### WHAT THE EXERCISE ASKS
Edit the records from the line with "How far is the paved sidewalk at the" up to and including the last line of the records by replacing "photo" with "image", leaving everything else unchanged. Return only those lines and leave the pictures out.

(Stored records)
---------------

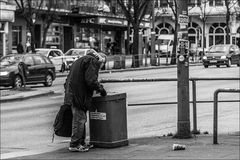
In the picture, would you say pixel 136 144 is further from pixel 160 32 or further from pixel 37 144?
pixel 160 32

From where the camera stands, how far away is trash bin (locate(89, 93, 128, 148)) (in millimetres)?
9914

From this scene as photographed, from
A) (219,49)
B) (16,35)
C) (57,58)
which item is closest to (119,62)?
(57,58)

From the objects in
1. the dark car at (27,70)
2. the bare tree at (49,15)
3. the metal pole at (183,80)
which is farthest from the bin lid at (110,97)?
the bare tree at (49,15)

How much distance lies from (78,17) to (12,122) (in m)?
43.8

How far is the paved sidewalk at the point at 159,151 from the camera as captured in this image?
30.3ft

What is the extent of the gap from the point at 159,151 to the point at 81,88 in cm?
158

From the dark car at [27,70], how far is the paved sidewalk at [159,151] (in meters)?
16.8

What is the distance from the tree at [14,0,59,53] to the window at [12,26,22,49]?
5.94 feet

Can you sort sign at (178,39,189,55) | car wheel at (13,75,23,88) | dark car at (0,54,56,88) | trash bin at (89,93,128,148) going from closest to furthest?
trash bin at (89,93,128,148)
sign at (178,39,189,55)
dark car at (0,54,56,88)
car wheel at (13,75,23,88)

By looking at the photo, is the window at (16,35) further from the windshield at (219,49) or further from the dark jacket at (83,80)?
the dark jacket at (83,80)

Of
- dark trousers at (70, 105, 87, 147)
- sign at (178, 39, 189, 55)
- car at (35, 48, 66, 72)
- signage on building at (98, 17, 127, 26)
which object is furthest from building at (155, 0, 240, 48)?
dark trousers at (70, 105, 87, 147)

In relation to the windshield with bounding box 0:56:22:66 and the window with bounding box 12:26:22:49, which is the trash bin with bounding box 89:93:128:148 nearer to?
the windshield with bounding box 0:56:22:66

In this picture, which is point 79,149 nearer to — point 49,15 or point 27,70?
point 27,70

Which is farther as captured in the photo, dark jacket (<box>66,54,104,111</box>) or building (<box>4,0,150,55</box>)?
building (<box>4,0,150,55</box>)
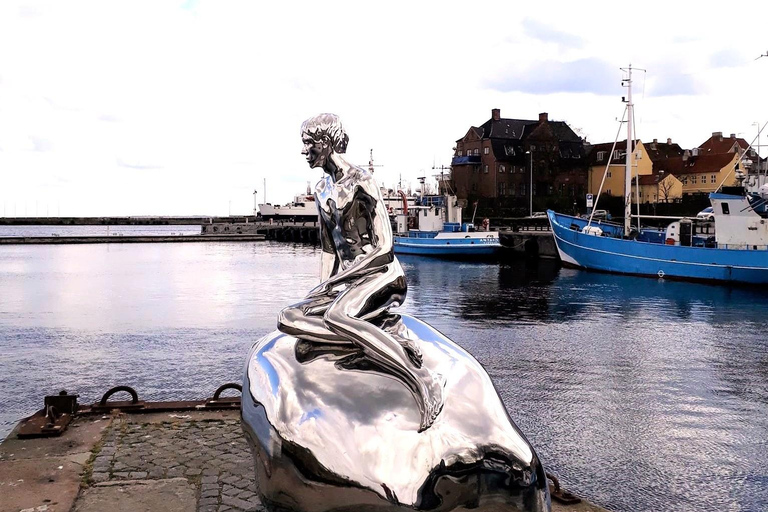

---------------

### OUTPUT OF THE TASK
How far is the paved sidewalk at the point at 159,151 from the camera as captured in this image?
30.3ft

What is the extent of the gap from the point at 159,151 to the point at 81,88 in cm?
158

From the dark car at [27,70], how far is the paved sidewalk at [159,151] (in meters)?
16.8

What is the distance from the tree at [14,0,59,53] to the window at [12,26,22,49]?
5.94 feet

Can you sort sign at (178,39,189,55) | car wheel at (13,75,23,88) | dark car at (0,54,56,88) | trash bin at (89,93,128,148) going from closest to furthest?
trash bin at (89,93,128,148)
sign at (178,39,189,55)
dark car at (0,54,56,88)
car wheel at (13,75,23,88)

By looking at the image, is the window at (16,35) further from the windshield at (219,49) or further from the dark jacket at (83,80)?
the dark jacket at (83,80)

Of
- dark trousers at (70, 105, 87, 147)
- sign at (178, 39, 189, 55)
- car at (35, 48, 66, 72)
- signage on building at (98, 17, 127, 26)
which object is furthest from building at (155, 0, 240, 48)?
dark trousers at (70, 105, 87, 147)

In relation to the windshield with bounding box 0:56:22:66 and the window with bounding box 12:26:22:49, which is the trash bin with bounding box 89:93:128:148 nearer to?
the windshield with bounding box 0:56:22:66

In this picture, which is point 79,149 nearer to — point 49,15 or point 27,70?
point 27,70

Which is farther as captured in the image, dark jacket (<box>66,54,104,111</box>) or building (<box>4,0,150,55</box>)?
building (<box>4,0,150,55</box>)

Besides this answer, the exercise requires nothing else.